#### Spatial questions based on scenes:
────────────────
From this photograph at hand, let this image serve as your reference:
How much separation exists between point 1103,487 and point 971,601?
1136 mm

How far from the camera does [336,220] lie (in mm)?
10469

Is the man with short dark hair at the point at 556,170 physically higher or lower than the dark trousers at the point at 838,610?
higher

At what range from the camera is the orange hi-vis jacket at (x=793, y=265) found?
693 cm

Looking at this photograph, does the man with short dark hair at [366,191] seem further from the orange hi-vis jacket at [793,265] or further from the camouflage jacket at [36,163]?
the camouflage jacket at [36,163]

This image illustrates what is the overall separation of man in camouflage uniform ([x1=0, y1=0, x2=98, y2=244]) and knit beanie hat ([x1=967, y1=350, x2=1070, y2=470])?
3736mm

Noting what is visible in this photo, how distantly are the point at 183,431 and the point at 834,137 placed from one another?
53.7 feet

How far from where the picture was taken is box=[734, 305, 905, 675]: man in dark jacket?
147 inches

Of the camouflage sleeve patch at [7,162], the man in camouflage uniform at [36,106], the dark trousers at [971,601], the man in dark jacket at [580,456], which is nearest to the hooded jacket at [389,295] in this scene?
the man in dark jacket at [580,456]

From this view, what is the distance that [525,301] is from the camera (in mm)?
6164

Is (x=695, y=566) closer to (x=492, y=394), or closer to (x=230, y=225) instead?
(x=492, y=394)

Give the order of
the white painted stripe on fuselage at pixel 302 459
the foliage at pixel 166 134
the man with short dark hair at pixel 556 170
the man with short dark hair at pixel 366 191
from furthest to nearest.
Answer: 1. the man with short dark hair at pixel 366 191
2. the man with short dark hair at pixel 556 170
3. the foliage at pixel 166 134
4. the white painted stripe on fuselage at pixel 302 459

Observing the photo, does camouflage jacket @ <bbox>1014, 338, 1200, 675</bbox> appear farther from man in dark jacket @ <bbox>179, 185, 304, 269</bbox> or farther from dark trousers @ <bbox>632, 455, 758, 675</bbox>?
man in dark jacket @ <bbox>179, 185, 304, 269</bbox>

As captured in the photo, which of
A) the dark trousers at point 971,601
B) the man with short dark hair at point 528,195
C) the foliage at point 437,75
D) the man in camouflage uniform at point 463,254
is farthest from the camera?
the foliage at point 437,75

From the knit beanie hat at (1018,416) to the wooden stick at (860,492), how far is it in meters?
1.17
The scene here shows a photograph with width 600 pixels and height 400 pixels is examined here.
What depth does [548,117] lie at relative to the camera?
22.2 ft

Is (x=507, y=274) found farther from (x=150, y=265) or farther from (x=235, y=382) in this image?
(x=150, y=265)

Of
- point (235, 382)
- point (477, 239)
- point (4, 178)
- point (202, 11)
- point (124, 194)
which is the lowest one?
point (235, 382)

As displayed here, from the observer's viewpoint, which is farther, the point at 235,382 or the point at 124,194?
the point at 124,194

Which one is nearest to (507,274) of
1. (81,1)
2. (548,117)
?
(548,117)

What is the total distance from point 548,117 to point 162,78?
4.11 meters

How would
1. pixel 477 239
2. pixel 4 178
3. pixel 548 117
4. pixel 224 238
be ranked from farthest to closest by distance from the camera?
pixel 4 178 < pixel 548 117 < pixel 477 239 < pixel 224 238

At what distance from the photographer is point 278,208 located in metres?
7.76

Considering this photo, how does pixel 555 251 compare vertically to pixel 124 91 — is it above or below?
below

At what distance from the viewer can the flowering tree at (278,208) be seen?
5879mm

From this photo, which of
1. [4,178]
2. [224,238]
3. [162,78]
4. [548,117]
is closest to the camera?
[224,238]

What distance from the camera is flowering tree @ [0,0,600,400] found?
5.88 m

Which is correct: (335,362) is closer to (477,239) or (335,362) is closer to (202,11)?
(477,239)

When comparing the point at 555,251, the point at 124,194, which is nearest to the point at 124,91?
────────────────
#### Task prompt:
Copy out the data from the line containing "At what distance from the photographer" through the end of the data, both ends included, with every line reproduced verbatim.

#### Exercise result:
At what distance from the photographer is point 278,208 located in metres?
7.76

Considering this photo, how does pixel 555 251 compare vertically to pixel 124 91 — is it above or below?
below

At what distance from the viewer can the flowering tree at (278,208) be seen?
5879mm

From this photo, which of
1. [4,178]
2. [224,238]
3. [162,78]
4. [548,117]
is closest to the camera?
[224,238]

What distance from the camera is flowering tree @ [0,0,600,400] found?
5.88 m

Which is correct: (335,362) is closer to (477,239) or (335,362) is closer to (202,11)?
(477,239)

When comparing the point at 555,251, the point at 124,194, which is nearest to the point at 124,91?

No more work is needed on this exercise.